In our view, this appeal has no merit as all the courts below concurrently found that
the Tamil Nadu City Tenants Protection Act has no application in the facts and circumstances of
the present case. The same question was decided by this Court in Mylapore Club Vs. State of
T.N.& Anr., (2005) 12 SCC 752, paragraphs 10 and 15 of which are quoted below :-
“10.It was argued that the object of the Parent Act was to ensure that the
expectation of a tenant, who has put up a superstructure, that he would not be
evicted is not belied, and that pulling down of the superstructure which was the only
option available to a lessee if the lease did not contain a contract to the contrary,
would result in congestion causing serious detriment to public health. This object
would not be subserved by exempting leases of lands belonging to religious
institutions or religious charities.
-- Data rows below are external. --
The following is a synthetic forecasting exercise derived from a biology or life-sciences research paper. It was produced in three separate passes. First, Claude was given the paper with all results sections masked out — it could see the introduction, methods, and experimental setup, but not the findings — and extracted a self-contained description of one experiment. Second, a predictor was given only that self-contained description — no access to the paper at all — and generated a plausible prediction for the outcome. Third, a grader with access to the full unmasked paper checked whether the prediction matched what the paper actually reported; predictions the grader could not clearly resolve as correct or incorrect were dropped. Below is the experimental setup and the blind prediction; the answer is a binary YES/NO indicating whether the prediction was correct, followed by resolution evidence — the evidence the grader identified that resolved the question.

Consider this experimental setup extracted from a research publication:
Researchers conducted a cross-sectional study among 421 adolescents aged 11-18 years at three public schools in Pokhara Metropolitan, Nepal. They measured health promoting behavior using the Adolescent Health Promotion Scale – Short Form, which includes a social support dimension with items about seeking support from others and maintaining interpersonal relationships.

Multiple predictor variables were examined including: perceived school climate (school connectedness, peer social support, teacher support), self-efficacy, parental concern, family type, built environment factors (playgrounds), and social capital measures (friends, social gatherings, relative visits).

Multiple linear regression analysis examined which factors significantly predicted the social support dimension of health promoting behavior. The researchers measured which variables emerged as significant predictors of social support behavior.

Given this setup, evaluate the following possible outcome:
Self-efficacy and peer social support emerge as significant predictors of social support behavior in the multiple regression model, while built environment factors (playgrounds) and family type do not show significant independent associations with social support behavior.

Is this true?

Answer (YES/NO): NO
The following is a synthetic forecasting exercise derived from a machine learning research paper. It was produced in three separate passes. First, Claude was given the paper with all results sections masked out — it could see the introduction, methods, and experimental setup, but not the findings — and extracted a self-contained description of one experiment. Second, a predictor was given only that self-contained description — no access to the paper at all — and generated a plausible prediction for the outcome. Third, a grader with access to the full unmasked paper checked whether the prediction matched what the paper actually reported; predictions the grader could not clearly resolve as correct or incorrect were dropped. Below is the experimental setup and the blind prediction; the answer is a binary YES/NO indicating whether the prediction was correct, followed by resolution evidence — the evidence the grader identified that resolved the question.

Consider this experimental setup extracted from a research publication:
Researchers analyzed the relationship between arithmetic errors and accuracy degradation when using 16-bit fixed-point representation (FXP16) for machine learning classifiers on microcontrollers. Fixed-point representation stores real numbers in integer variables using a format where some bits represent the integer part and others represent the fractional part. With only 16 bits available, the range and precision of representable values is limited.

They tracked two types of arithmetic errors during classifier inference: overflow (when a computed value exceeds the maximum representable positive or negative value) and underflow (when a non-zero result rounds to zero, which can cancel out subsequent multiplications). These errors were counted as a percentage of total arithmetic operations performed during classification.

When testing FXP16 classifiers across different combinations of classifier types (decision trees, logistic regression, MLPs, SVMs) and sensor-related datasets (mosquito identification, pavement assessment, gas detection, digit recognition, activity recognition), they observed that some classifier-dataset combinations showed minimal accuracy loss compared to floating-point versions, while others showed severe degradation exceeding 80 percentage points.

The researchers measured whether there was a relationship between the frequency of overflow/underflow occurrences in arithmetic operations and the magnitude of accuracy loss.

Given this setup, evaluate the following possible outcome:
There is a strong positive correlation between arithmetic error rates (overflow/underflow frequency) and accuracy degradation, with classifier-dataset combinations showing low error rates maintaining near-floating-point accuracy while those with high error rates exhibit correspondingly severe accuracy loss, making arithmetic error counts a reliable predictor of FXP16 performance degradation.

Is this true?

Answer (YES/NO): YES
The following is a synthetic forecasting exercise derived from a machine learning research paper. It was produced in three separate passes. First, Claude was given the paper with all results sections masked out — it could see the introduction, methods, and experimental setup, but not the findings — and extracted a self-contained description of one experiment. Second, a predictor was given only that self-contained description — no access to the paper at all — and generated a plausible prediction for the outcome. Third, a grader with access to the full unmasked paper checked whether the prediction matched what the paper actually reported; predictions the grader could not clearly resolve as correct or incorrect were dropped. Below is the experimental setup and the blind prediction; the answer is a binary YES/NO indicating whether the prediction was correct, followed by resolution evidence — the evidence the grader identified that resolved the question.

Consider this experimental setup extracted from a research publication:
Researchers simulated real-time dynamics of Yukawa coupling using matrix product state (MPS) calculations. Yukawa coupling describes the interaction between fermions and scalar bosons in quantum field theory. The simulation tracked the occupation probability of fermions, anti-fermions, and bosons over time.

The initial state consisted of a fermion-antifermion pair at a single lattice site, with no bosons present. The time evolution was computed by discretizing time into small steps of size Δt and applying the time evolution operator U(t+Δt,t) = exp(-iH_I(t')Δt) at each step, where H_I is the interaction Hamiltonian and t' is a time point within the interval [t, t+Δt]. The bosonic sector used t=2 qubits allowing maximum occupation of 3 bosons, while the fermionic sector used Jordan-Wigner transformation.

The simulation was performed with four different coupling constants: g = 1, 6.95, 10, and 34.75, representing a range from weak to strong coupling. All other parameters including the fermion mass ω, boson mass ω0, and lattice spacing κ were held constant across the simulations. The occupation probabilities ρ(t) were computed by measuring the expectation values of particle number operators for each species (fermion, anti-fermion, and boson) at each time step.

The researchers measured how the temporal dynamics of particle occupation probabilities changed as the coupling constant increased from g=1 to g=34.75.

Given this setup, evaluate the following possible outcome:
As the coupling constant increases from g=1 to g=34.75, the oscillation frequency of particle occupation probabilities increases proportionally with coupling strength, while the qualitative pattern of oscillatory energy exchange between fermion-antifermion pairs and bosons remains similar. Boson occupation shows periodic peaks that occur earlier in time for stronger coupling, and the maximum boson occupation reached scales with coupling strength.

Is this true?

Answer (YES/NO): NO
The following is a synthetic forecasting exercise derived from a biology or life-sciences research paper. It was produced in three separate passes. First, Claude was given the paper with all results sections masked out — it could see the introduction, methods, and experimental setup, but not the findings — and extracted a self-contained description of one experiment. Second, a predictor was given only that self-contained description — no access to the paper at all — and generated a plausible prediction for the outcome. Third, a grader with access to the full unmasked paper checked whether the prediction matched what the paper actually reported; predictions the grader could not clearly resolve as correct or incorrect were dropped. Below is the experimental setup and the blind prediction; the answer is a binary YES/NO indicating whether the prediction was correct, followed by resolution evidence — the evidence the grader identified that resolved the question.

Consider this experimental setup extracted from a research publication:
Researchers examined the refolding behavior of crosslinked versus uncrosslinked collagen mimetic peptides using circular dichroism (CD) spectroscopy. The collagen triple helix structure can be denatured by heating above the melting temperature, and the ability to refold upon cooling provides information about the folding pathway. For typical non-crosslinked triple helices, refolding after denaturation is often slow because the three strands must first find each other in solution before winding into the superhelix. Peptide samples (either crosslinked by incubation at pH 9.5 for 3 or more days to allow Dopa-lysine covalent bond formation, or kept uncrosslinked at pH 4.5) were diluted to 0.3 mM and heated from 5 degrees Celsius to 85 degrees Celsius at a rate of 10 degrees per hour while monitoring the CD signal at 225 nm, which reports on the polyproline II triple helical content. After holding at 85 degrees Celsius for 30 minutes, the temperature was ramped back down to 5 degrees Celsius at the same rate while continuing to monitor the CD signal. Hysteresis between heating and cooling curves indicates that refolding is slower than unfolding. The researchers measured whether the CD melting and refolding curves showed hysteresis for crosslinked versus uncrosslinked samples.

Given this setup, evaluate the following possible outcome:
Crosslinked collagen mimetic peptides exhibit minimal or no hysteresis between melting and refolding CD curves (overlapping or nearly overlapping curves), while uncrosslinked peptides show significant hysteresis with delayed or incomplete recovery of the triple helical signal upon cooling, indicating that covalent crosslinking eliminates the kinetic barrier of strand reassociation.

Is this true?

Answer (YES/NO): NO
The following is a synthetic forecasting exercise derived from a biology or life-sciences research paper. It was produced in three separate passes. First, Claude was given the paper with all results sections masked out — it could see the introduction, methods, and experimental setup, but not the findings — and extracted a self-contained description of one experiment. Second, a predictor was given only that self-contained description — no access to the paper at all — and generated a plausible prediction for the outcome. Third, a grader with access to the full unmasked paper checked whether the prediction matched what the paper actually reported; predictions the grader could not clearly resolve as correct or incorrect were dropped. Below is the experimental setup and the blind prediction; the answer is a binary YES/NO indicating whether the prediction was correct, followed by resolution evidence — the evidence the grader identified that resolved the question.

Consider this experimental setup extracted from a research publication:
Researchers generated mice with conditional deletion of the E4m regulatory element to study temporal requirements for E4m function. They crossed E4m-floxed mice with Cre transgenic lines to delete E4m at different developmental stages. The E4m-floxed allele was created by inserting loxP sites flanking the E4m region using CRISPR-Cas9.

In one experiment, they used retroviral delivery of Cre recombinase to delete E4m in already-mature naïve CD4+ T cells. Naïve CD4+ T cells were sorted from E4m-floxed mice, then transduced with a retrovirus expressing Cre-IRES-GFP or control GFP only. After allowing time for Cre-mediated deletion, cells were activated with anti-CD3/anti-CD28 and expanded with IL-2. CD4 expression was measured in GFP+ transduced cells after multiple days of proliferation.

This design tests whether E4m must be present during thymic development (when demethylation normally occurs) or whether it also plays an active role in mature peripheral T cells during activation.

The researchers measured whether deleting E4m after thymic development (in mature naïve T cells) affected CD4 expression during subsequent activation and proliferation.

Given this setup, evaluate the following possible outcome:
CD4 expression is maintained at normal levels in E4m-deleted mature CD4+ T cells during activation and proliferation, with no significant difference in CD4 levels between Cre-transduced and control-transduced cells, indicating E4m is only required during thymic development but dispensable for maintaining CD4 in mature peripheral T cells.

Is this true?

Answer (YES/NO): YES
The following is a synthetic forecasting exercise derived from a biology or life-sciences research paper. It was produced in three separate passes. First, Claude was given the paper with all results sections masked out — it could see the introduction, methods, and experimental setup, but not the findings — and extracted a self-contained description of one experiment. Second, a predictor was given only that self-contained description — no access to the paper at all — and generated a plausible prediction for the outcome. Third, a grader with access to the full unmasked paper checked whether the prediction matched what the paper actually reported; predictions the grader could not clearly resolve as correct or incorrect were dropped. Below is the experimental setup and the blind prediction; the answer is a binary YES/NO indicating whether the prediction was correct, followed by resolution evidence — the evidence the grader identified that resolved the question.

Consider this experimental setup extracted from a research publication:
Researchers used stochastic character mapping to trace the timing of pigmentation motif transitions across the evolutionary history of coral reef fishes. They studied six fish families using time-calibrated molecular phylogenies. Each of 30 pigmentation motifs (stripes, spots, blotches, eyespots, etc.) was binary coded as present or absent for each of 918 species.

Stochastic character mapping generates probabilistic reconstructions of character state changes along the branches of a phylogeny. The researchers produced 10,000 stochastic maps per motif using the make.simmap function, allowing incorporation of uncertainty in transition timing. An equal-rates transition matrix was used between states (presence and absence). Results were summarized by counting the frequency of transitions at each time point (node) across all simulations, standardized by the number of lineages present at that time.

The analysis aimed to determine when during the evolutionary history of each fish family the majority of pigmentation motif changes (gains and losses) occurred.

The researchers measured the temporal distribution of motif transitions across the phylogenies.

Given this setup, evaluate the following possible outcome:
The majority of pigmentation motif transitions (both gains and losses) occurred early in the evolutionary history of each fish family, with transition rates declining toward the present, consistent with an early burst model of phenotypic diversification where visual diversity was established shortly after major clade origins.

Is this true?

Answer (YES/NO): NO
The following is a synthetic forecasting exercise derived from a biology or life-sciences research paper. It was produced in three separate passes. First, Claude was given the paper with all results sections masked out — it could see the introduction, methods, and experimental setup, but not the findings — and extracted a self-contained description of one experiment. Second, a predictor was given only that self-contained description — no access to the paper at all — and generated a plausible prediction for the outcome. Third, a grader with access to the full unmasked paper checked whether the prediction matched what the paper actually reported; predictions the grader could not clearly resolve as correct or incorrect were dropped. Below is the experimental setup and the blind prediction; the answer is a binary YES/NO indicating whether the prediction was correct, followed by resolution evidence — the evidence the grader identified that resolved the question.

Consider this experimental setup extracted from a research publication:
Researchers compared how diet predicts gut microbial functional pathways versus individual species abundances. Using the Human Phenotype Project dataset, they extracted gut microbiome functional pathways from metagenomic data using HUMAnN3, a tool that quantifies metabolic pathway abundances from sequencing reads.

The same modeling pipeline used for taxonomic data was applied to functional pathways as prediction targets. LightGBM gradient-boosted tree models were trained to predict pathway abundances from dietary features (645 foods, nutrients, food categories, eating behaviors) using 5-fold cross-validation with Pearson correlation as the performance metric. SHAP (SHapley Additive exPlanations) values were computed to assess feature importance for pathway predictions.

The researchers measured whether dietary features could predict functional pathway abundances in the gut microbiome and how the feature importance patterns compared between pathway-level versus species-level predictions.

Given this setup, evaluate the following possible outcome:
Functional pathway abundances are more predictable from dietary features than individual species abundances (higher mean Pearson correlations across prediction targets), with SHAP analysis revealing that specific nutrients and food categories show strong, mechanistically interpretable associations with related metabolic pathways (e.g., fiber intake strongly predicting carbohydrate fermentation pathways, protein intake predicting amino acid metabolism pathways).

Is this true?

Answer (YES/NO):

It is a matter for the legislature to balance the
object of the parent Act with the object of protecting the rights of religious
institutions and religions charities and on the basis of the material available to the
legislature, the decision to exempt the buildings of such religious institutions and
religious charities has been taken. The
power to legislate is a plenary power vested in the legislature and unless those who
challenge the legislation clearly establish that their fundamental rights under the
Constitution are affected or that the legislature lacked legislative competence, they
would not succeed in their challenge to the enactment brought forward in the
wisdom of the legislature. Conferment of a right to claim the benefit of a statute,
being not a vested right, the same could be withdrawn by the legislature which made
the enactment. It could not be said that the Amendment Act lacked either legislative
competence or that it is unconstitutional.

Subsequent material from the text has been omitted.